Однако многие египтологи такую возможность не допускают. «Трудно было бы ожидать, чтобы рядом с таким самовластным и целеустремленным властителем могло стоять какое-либо другое венценосное лицо и оказывать направляющее влияние на ход государственной жизни», — писал один из крупнейших русских египтологов именно этого периода Ю. Перепелкин. По предположению других, в сознании Эхнатона выдвинутый им бог Атон — породитель всего живого — был как бы двуполым, поэтому сам Эхнатон олицетворял в нем мужское начало, а Нефертити — женское. Отсюда и распространившиеся на нее «привилегии» фараона. Третьи считали, что это произошло позднее, в Ахетатоне, в Фивах же Эхнатон считал себя воплощением Ра на Земле, а жену — его супруги Хатхор. Ведь одна из ипостасей Хатхор называлась именно Прекрасная пришла — Нефертити. Наконец, ни сама Нефертити, ни муж ее не только никогда не били пленных врагов дубинами, они и пленных-то за всю жизнь ни разу не видели, а от врагов старались держаться на почтительном расстоянии или делать вид, что при власти всемогущего Атона врагов просто быть не может.

Но даже если мы допустим, что до переезда в Ахетатон Нефертити действительно имела большое влияние и руководила Эхнатоном в идеологической борьбе, то едва ладьи отчалили от пристани Фив и последний жрец Амона скрылся из вида, Эхнатон показал жене, «кто в доме хозяин». В одной из надписей он говорит:

«Услаждается сердце мое женой царевой да детьми ее. Да дастся состариться жене царевой великой Нефер-нефре-Атон Нефертити — жива она вечно вековечно!.. И была бы она под рукой фараона — жив он, цел и невредим! Да дастся состариться дочери царевой Меритатон и дочери царевой Макетатон, ее детям… были бы они под рукой жены царевой, их матери, вечно вековечно!»

Вот так, одной надписью фараон расписал все функциональные обязанности супруги. Участь Нефертити — любовь мужа, место — семья. Правда, позднее она была обожествлена, и Эхнатон даже присвоил ей титул «госпожа земли до края ее», но это было лишь вынужденным следствием его титула — «господин земли до края ее».

Небосклон Атона и Нефертити

Чтобы осуществить задуманное в детстве и распределять портянки на государственном уровне, Ленину пришлось стать коммунистическим царем. Эхнатон был царем. Власть, которую Ильич зарабатывал горбом, Эхнатон получил даром по наследству. К тому же он не ставил перед собой ленинских задач: не имело смысла обобществлять все в стране, которая и так принадлежала ему. Правда, к храмам Эхнатон относился как Ильич к церкви. На этом их сходство и кончается, хотя именно оно основополагающее в обоих учениях — атонизме и марксизме.

> Исходные данные
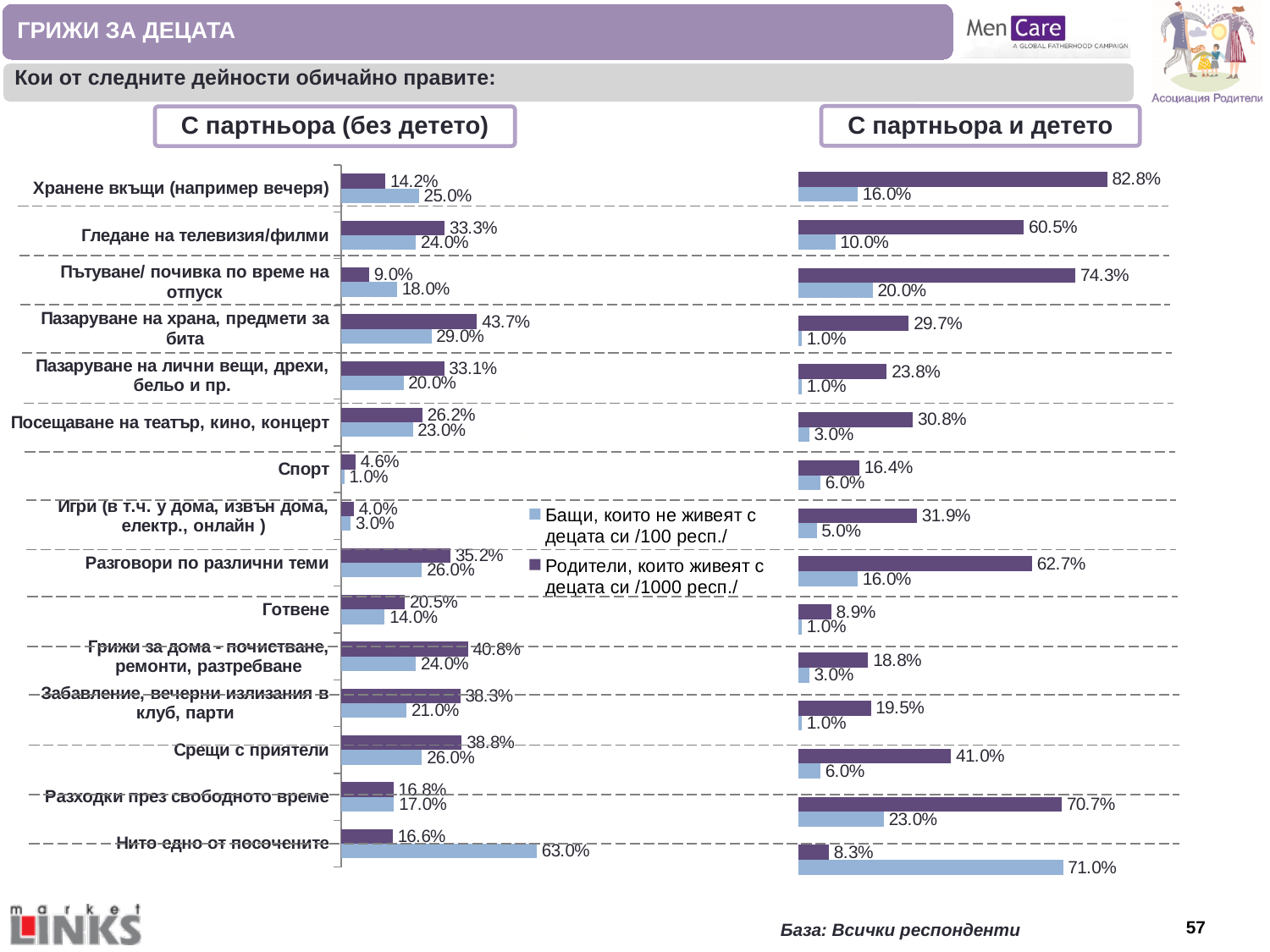
In the chart 'С партньора и детето', what is the value for 'Хранене вкъщи (например вечеря)' for the series 'Бащи, които не живеят с децата си /100 респ./'? 16.0% In the chart 'С партньора (без детето)', what is the value for 'Пазаруване на храна, предмети за бита' for the series 'Родители, които живеят с децата си /1000 респ./'? 43.7% In the chart 'С партньора и детето', what is the value for 'Пътуване/ почивка по време на отпуск' for the series 'Родители, които живеят с децата си /1000 респ./'? 74.3% In the chart 'С партньора и детето', which category has the highest value for the series 'Родители, които живеят с децата си /1000 респ./'? Хранене вкъщи (например вечеря) What is the title of the chart on the right side of the slide? С партньора и детето In the chart 'С партньора (без детето)', which series has the larger value for 'Нито едно от посочените'? Бащи, които не живеят с децата си /100 респ./ How many series does the legend list? 2 In the chart 'С партньора (без детето)', what is the difference between the two series for 'Грижи за дома - почистване, ремонти, разтребване'? 16.8% How many categories are shown in the chart 'С партньора и детето'? 15 In the chart 'С партньора и детето', what is the difference between the two series for 'Разходки през свободното време'? 47.7% In the chart 'С партньора (без детето)', which category has the lowest value for the series 'Бащи, които не живеят с децата си /100 респ./'? Спорт What type of chart is 'С партньора (без детето)'? Bar chart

> Попробуйте сами
Продолжите текст об Эхнатоне и Нефертити с места, где заканчивается фраза «в обоих учениях — атонизме и марксизме».

> Письменный ответ
Вернувшись из разведки, в которой фараон расставил пограничные стелы и освятил Небосклон Атона, Эхнатон развил кипучую деятельность. Он спешил, потому что в его планах значилась постройка еще двух Ахетатонов: второго в Нубии, а третьего — либо в Палестине, либо в Сирии. Со всего Египта сзывали («отказников» сгоняли) архитекторов, каменотесов, скульпторов, художников, ремесленников и рабочих всех мастей. Еще живой, но уже сломленный собственным бессилием и ничегонеделаньем папа Аменхотеп III, оказавшийся «фальшивым» (настоящий-то — бог Атон!), смотрел на дурачества сына с укоризной, но активно не вмешивался. Ему даже нравилось, что мятежный ребенок съедет со двора: ведь Эхнатон обещал не трогать Амона и других богов Египта, его цель лишь вернуть триаде солнечных богов (Ра, Гору и Ахту), предстающих ныне в едином облике Атона, их поколебленное Амоном величие.

Построить город за два-три года площадью 100 кв. км для древних египтян не составляло большого труда. У них уже был опыт постройки пирамид, которые и при помощи современной техники возвести ничуть не быстрее. И точно (почти по Маяковскому), прошло не так уж много времени, а из любви к фараону верноподданные на голом [20] египетском энтузиазме возвели самый настоящий город-сад с храмами, дворцами, усадьбами, домами, официальными учреждениями, складами, конюшнями, торговыми рядами и мастерскими. Попутно были вырыты колодцы, разбиты пруды, проведены каналы и улицы, привезены деревья с землей и каждое посажено в персональную кадку. Руководили всеми работами царские зодчие, которые нам известны поименно, так как фараон за их усердие пожаловал их собственными гробницами в горах Ахетатона — Пареннефер, Май (тот самый, что раньше просил хлеба), Бек, Туту, Хатиаи, Маанахтутеф.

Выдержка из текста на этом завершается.